-- Problem to solve --
Print the data below verbatim, leaving out the pictures.
### Information given
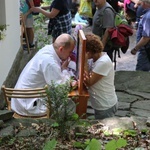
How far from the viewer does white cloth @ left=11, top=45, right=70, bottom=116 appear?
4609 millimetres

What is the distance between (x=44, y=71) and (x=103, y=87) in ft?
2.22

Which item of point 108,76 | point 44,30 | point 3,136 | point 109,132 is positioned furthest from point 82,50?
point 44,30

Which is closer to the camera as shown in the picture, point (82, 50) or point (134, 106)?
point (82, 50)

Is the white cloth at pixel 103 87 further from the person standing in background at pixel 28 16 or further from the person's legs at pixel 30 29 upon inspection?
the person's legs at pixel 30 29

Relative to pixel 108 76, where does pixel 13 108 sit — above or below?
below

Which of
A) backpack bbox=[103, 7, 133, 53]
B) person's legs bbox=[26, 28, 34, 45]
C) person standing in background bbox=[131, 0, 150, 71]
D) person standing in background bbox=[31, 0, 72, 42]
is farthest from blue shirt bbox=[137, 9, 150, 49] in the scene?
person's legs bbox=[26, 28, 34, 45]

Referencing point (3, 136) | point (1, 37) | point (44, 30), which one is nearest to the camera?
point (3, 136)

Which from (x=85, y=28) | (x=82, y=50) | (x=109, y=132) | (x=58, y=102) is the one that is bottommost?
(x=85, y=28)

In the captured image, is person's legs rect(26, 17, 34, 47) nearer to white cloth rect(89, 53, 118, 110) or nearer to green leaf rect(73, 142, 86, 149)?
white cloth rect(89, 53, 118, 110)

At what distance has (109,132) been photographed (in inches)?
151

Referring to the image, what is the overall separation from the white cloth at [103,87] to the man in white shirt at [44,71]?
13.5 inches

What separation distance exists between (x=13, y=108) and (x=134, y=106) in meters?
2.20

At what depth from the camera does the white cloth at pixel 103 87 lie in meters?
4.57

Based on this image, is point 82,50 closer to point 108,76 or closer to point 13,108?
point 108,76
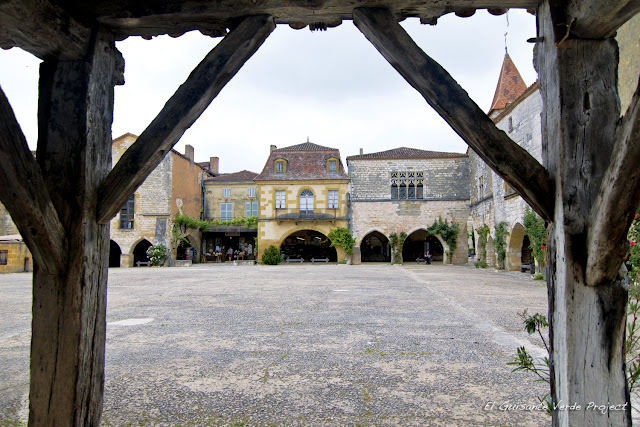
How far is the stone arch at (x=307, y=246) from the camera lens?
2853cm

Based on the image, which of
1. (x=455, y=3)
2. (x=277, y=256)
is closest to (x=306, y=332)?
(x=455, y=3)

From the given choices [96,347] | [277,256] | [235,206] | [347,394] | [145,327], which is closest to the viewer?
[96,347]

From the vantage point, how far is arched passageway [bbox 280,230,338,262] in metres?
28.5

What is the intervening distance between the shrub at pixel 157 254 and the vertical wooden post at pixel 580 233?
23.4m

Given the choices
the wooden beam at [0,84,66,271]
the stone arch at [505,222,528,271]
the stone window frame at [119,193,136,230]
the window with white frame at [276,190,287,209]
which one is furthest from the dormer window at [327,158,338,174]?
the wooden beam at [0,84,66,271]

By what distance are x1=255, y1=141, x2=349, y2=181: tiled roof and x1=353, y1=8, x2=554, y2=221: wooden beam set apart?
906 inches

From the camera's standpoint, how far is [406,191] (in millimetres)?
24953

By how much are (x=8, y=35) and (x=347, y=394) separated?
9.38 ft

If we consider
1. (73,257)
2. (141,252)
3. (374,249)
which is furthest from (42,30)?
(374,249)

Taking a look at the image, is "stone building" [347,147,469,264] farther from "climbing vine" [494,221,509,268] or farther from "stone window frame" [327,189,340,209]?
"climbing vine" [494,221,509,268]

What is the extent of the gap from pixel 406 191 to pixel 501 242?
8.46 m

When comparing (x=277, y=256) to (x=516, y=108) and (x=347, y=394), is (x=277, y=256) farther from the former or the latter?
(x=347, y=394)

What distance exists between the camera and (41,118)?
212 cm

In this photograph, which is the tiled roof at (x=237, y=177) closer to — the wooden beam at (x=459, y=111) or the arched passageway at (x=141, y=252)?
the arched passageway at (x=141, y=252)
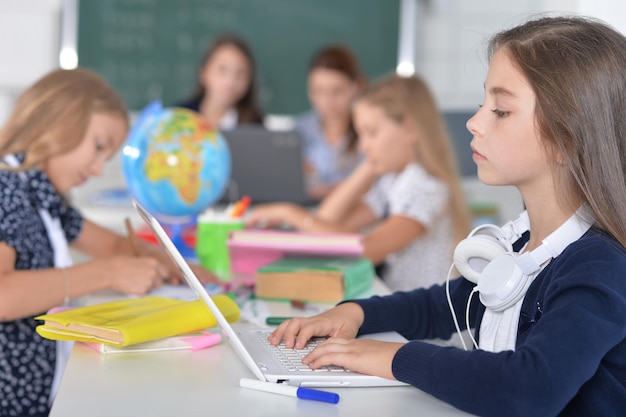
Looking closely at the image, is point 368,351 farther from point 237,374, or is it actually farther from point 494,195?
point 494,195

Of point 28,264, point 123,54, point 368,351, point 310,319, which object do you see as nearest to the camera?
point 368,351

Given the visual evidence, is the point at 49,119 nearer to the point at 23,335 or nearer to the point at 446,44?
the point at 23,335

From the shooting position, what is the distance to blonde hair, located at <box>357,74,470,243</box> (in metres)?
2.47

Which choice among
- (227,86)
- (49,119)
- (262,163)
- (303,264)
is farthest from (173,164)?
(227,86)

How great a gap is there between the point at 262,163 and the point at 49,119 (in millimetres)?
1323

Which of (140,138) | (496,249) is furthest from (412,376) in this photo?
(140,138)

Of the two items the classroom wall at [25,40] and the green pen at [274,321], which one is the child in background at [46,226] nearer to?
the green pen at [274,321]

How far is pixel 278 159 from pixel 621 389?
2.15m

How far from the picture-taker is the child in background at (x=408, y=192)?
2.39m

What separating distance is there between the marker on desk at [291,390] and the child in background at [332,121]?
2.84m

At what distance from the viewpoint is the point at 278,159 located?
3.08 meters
######
-- Written solution --
How far from the viewer does white cloth @ left=11, top=45, right=70, bottom=116 appear?
4609 millimetres

What is the distance between (x=44, y=71) and (x=103, y=87) in ft?
2.22

Which item of point 108,76 | point 44,30 | point 3,136 | point 109,132 is positioned furthest from point 82,50?
point 44,30

Which is closer to the camera as shown in the picture, point (82, 50) or point (134, 106)?
point (82, 50)

Is the white cloth at pixel 103 87 further from the person standing in background at pixel 28 16 or further from the person's legs at pixel 30 29 upon inspection?
the person's legs at pixel 30 29

Relative to pixel 108 76, where does pixel 13 108 sit — above or below?
below

Which of
A) backpack bbox=[103, 7, 133, 53]
B) person's legs bbox=[26, 28, 34, 45]
C) person standing in background bbox=[131, 0, 150, 71]
D) person standing in background bbox=[31, 0, 72, 42]
is farthest from blue shirt bbox=[137, 9, 150, 49] in the scene?
person's legs bbox=[26, 28, 34, 45]

Referencing point (3, 136) | point (1, 37) | point (44, 30), which one is nearest to the camera?
point (3, 136)

Which from (x=85, y=28) | (x=82, y=50) | (x=109, y=132) | (x=58, y=102) is the one that is bottommost?
(x=85, y=28)

In the captured image, is person's legs rect(26, 17, 34, 47) nearer to white cloth rect(89, 53, 118, 110) or nearer to green leaf rect(73, 142, 86, 149)?
white cloth rect(89, 53, 118, 110)

At what distance has (109,132) been photographed (in inches)?
151

Referring to the image, what is the overall separation from the white cloth at [103,87] to the man in white shirt at [44,71]?
13.5 inches

What separation distance exists between (x=13, y=108) and (x=134, y=106) in meters?
2.20

At what depth from the camera does the white cloth at pixel 103 87 lie in meters?
4.57

Based on this image, is point 82,50 closer to point 108,76 or closer to point 13,108?
point 108,76
How far is the stone arch at (x=307, y=246) from the camera lens?
2853cm

Based on the image, which of
1. (x=455, y=3)
2. (x=277, y=256)
is closest to (x=306, y=332)?
(x=455, y=3)

From the given choices [96,347] | [277,256] | [235,206] | [347,394] | [145,327], which is closest to the viewer?
[96,347]

From the vantage point, how far is arched passageway [bbox 280,230,338,262] in metres?
28.5

What is the intervening distance between the shrub at pixel 157 254 and the vertical wooden post at pixel 580 233?
23.4m

Given the choices
the wooden beam at [0,84,66,271]
the stone arch at [505,222,528,271]
the stone window frame at [119,193,136,230]
the window with white frame at [276,190,287,209]
which one is furthest from the dormer window at [327,158,338,174]?
the wooden beam at [0,84,66,271]

By what distance are x1=255, y1=141, x2=349, y2=181: tiled roof and x1=353, y1=8, x2=554, y2=221: wooden beam set apart?
906 inches

From the camera's standpoint, how far is [406,191] (in millimetres)?
24953

By how much are (x=8, y=35) and (x=347, y=394) separated?
9.38 ft

If we consider
1. (73,257)
2. (141,252)
3. (374,249)
which is furthest from (42,30)?
(374,249)

Taking a look at the image, is "stone building" [347,147,469,264] farther from "climbing vine" [494,221,509,268] or farther from "stone window frame" [327,189,340,209]?
"climbing vine" [494,221,509,268]

What is the extent of the gap from pixel 406 191 to pixel 501 242?
8.46 m

When comparing (x=277, y=256) to (x=516, y=108) and (x=347, y=394), is (x=277, y=256) farther from the former or the latter?
(x=347, y=394)

What distance exists between the camera and (41,118)?
212 cm

In this photograph, which is the tiled roof at (x=237, y=177) closer to — the wooden beam at (x=459, y=111) or the arched passageway at (x=141, y=252)?
the arched passageway at (x=141, y=252)
Looking closely at the image, is point 368,351 farther from point 237,374, or is it actually farther from point 494,195?
point 494,195

Of point 28,264, point 123,54, point 368,351, point 310,319, which object do you see as nearest to the camera?
point 368,351

Given the visual evidence, is the point at 49,119 nearer to the point at 23,335 or nearer to the point at 446,44?
the point at 23,335

From the shooting position, what is the distance to blonde hair, located at <box>357,74,470,243</box> (in metres)?
2.47

Which choice among
- (227,86)
- (49,119)
- (262,163)
- (303,264)
is farthest from (173,164)?
(227,86)

How great a gap is there between the point at 262,163 and the point at 49,119 (in millimetres)?
1323

Which of (140,138) | (496,249) is furthest from (412,376) in this photo?
(140,138)

Of the two items the classroom wall at [25,40] and the green pen at [274,321], which one is the child in background at [46,226] nearer to?
the green pen at [274,321]

How far is pixel 278 159 from pixel 621 389?
2.15m

How far from the picture-taker is the child in background at (x=408, y=192)?
2.39m

What separating distance is there between the marker on desk at [291,390] and the child in background at [332,121]?
2.84m

At what distance from the viewpoint is the point at 278,159 located?
3.08 meters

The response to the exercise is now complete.